Enfin ! la banque d’Angleterre vient de se décider à émettre des billets de… vingt-cinq millions ! Ce n’est pas trop tôt, car, vraiment, on ne sait rien de plus désagréable que de se promener avec vingt-cinq millions en petite monnaie dans sa poche. C’est incommode, et ça grossit les poches. Fi ! Les vingt-cinq millions réunis en un seul billet, on pourra sortir.

Seulement, hélas ! la banque susdite n’a émis que quatre billets de cette sorte et a détruit aussitôt après les planches sur lesquelles ces humbles banknotes avaient été gravées (toujours des injustices !). Lord Rothschild, de Londres, en possède un; M. Coutts, le grand banquier, en détient un autre; M, Samuel Rogers, le poète millionnaire, a fait encadrer le troisième qui orne sa bibliothèque (voilà ce qu’on appelle « une riche bibliothèque ! »); enfin, le quatrième appartient à la Banque d’Angleterre elle-même…

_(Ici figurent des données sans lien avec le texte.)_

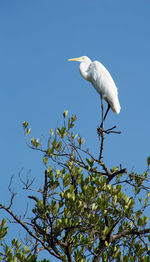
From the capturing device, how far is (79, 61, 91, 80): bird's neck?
26.2ft

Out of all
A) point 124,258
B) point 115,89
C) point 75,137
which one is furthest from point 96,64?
point 124,258

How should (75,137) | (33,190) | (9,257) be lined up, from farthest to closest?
1. (75,137)
2. (33,190)
3. (9,257)

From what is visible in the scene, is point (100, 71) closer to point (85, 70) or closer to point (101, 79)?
Result: point (101, 79)

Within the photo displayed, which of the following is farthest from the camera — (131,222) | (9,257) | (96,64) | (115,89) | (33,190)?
(96,64)

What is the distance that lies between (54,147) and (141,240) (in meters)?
1.57

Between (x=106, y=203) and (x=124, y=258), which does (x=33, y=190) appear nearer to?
(x=106, y=203)

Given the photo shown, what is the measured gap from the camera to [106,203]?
4.01 metres

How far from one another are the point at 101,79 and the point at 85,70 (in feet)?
2.48

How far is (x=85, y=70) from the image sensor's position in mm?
8148

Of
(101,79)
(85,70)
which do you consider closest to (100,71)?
(101,79)

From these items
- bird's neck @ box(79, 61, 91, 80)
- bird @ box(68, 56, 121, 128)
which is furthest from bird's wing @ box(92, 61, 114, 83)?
bird's neck @ box(79, 61, 91, 80)

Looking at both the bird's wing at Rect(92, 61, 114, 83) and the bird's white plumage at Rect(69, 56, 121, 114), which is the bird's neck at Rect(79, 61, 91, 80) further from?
the bird's wing at Rect(92, 61, 114, 83)

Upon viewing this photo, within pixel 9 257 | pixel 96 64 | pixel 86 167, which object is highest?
pixel 96 64

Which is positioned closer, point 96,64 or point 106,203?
point 106,203
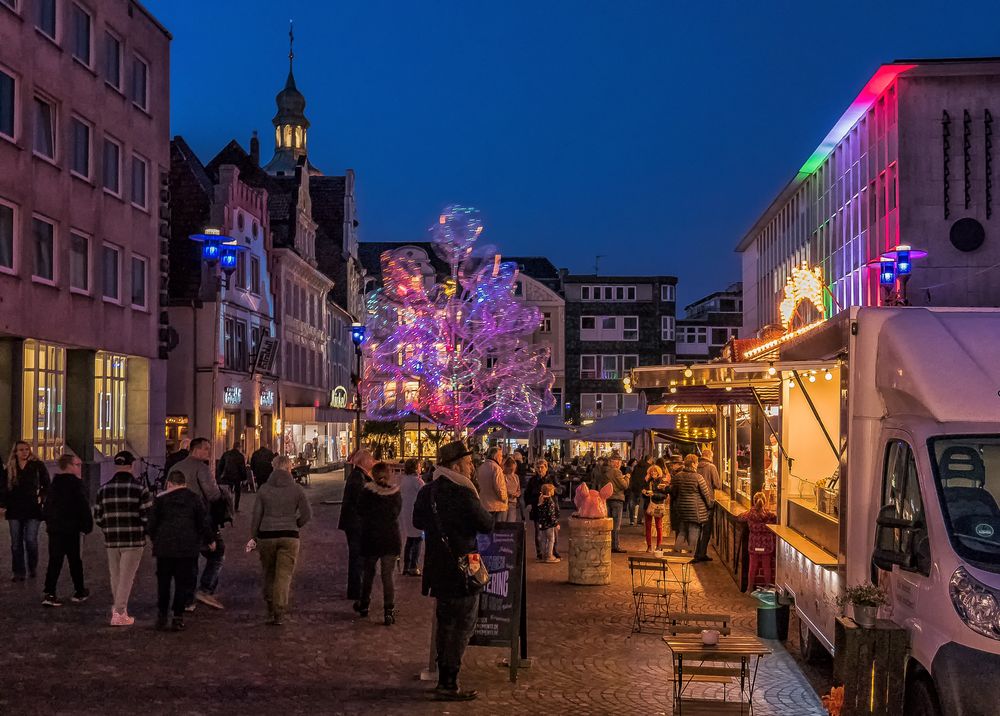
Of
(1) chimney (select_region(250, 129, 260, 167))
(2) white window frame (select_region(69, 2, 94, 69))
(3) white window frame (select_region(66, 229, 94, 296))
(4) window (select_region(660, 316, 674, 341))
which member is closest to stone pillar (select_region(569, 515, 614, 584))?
(3) white window frame (select_region(66, 229, 94, 296))

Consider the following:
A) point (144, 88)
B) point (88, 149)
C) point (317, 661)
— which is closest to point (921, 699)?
point (317, 661)

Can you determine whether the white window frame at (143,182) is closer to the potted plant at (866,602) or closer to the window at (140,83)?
the window at (140,83)

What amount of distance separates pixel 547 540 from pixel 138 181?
21.0 metres

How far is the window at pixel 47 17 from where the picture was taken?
30016mm

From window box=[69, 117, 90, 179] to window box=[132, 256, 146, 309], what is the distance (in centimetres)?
406

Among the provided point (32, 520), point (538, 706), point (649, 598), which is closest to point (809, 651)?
point (538, 706)

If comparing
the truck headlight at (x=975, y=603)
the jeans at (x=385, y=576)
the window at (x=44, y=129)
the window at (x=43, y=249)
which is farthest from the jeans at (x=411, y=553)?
the window at (x=44, y=129)

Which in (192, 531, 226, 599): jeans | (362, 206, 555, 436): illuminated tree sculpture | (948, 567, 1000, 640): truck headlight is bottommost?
(192, 531, 226, 599): jeans

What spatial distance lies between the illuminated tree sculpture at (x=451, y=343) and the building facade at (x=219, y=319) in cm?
795

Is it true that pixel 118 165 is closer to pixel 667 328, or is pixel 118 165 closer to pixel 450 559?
pixel 450 559

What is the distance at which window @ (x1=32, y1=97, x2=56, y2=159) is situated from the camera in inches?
1184

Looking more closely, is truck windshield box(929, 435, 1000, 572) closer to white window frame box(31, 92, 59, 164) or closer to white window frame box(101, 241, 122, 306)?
white window frame box(31, 92, 59, 164)

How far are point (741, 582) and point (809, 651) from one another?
5.42 metres

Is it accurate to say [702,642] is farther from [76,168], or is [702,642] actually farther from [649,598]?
[76,168]
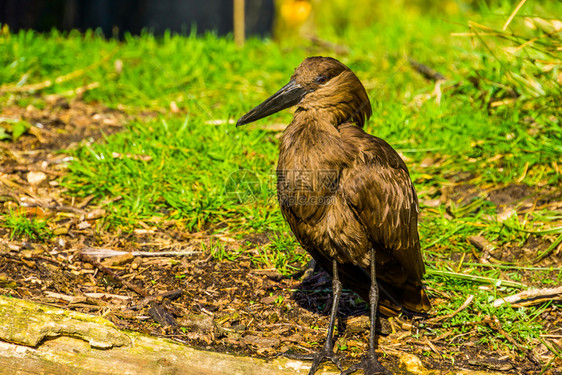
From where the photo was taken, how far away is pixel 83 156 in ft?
16.7

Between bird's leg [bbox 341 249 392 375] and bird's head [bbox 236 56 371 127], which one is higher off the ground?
bird's head [bbox 236 56 371 127]

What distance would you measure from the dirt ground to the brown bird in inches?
12.3

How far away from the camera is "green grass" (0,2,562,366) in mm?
4371

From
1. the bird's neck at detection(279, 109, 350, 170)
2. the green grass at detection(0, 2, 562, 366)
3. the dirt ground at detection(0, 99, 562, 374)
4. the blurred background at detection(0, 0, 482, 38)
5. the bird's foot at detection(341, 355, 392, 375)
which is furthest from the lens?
the blurred background at detection(0, 0, 482, 38)

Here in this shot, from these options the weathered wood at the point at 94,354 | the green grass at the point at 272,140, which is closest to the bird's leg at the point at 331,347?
the weathered wood at the point at 94,354

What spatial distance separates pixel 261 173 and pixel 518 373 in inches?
97.1

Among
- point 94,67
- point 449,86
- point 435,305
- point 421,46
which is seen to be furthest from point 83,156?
point 421,46

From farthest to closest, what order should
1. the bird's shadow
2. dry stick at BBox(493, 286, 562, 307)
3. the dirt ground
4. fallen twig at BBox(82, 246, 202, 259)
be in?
fallen twig at BBox(82, 246, 202, 259) < the bird's shadow < dry stick at BBox(493, 286, 562, 307) < the dirt ground

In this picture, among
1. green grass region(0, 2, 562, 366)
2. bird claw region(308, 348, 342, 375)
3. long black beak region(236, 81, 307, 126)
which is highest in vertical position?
long black beak region(236, 81, 307, 126)

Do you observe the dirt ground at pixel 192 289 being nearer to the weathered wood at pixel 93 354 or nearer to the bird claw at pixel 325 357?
the bird claw at pixel 325 357

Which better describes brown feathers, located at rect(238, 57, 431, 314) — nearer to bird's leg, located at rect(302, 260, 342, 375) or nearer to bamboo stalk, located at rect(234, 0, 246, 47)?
bird's leg, located at rect(302, 260, 342, 375)

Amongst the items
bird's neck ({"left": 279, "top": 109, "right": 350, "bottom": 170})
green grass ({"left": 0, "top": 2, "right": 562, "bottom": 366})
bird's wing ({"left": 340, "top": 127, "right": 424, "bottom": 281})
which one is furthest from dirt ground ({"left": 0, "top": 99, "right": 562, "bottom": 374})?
bird's neck ({"left": 279, "top": 109, "right": 350, "bottom": 170})

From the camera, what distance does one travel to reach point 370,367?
10.3 ft

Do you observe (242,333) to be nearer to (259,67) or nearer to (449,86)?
(449,86)
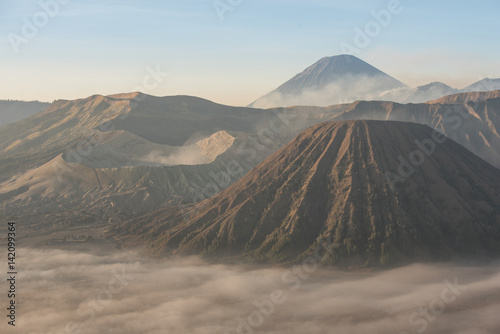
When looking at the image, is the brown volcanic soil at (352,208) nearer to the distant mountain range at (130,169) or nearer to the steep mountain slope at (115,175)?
the steep mountain slope at (115,175)

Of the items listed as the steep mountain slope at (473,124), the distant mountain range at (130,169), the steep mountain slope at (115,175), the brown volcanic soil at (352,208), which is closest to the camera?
the brown volcanic soil at (352,208)

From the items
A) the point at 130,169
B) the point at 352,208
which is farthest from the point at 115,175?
the point at 352,208

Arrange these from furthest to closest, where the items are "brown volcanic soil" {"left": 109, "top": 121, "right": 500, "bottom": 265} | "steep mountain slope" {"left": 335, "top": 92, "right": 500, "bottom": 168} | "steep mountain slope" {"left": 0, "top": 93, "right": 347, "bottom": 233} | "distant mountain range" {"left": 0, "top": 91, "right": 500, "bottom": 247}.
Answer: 1. "steep mountain slope" {"left": 335, "top": 92, "right": 500, "bottom": 168}
2. "distant mountain range" {"left": 0, "top": 91, "right": 500, "bottom": 247}
3. "steep mountain slope" {"left": 0, "top": 93, "right": 347, "bottom": 233}
4. "brown volcanic soil" {"left": 109, "top": 121, "right": 500, "bottom": 265}

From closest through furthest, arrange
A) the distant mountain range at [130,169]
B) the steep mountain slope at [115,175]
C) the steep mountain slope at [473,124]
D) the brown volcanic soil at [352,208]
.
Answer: the brown volcanic soil at [352,208] → the steep mountain slope at [115,175] → the distant mountain range at [130,169] → the steep mountain slope at [473,124]

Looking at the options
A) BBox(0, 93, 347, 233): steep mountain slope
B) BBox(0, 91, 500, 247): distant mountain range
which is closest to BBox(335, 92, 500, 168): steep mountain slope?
BBox(0, 91, 500, 247): distant mountain range

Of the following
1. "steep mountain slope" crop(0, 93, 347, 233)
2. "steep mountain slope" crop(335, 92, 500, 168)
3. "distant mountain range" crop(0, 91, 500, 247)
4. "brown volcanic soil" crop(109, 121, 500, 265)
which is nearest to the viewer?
"brown volcanic soil" crop(109, 121, 500, 265)

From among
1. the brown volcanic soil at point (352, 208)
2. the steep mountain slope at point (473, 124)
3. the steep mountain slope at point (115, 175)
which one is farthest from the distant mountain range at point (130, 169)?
the brown volcanic soil at point (352, 208)

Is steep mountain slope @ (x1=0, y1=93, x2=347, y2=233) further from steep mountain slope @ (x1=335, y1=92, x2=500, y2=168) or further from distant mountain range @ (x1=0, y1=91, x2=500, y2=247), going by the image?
steep mountain slope @ (x1=335, y1=92, x2=500, y2=168)

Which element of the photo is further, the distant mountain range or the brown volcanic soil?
the distant mountain range

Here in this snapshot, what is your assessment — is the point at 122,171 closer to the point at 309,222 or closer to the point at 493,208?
the point at 309,222
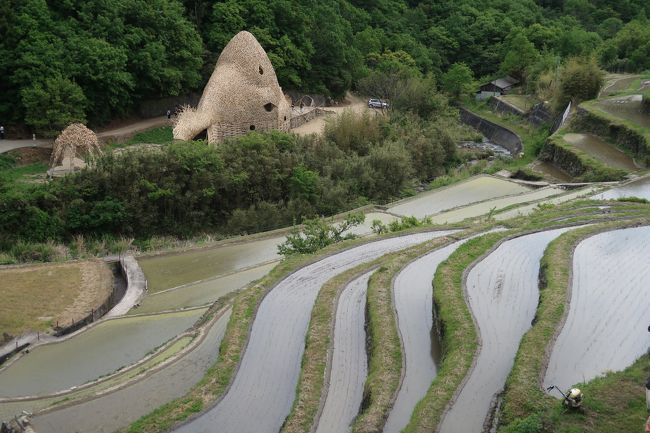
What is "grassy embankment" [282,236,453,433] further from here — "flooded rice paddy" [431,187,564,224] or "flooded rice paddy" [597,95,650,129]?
"flooded rice paddy" [597,95,650,129]

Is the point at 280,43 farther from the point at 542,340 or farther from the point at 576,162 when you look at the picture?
the point at 542,340

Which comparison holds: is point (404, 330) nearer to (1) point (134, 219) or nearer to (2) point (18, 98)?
(1) point (134, 219)

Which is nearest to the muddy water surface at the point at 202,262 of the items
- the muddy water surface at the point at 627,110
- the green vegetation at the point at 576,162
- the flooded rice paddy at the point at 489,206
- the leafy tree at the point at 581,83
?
the flooded rice paddy at the point at 489,206

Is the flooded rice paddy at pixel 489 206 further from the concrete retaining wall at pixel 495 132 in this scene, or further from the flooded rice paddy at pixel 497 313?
the concrete retaining wall at pixel 495 132

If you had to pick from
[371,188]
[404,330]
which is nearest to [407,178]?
[371,188]

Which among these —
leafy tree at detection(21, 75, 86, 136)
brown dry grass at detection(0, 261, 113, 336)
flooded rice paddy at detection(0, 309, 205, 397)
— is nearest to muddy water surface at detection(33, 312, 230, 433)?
flooded rice paddy at detection(0, 309, 205, 397)

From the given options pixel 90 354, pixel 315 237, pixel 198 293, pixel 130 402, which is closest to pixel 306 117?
pixel 315 237
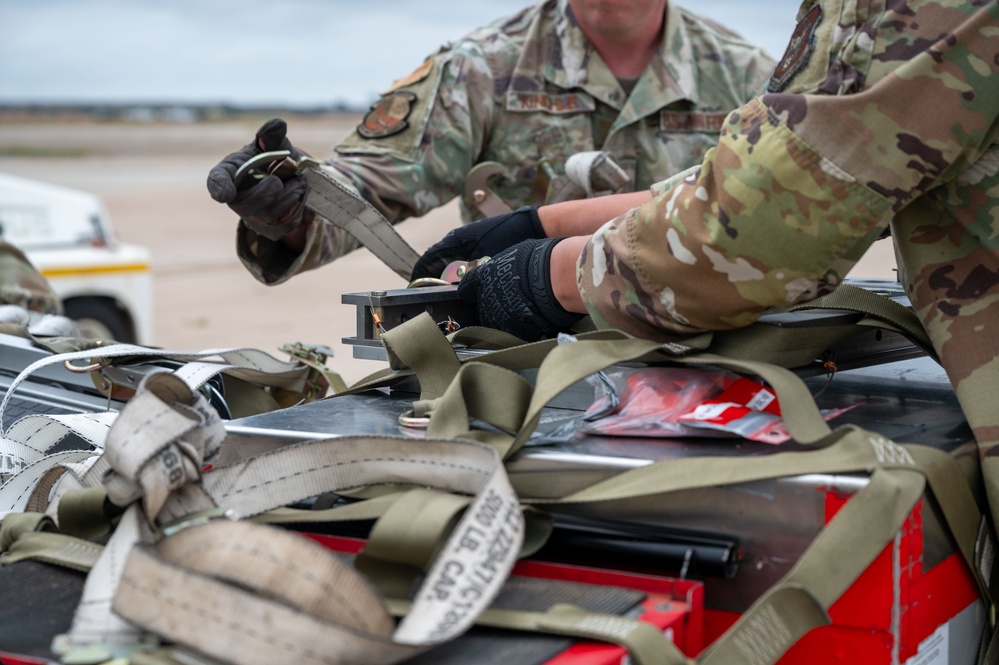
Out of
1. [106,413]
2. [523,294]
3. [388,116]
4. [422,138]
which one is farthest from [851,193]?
[388,116]

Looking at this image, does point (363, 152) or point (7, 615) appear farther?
point (363, 152)

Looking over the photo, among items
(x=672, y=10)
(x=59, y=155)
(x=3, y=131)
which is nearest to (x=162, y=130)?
(x=3, y=131)

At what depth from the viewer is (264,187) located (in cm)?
186

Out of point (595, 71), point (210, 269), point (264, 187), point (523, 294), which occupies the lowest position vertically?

Du reste, si ces morceaux de papier sont précieux en ce qu’ils permettent de porter sur soi, sans fatigue sensible, une somme, hum ! relativement considérable, ils offrent aussi un inconvénient assez fâcheux. Quelqu’un s’est laissé dire que Lord Rothschild, étant entré récemment chez un boulanger pour acheter un petit pain et n’ayant pas un penny de monnaie, tendit négligemment son billet de vingt-cinq millions au patron de l’établissement. Celui-ci très digne, répondit qu’il n’avait pas de monnaie, et Lord Rothschild dut restituer le croissant.

Ce n’est pas toujours drôle d’être riche !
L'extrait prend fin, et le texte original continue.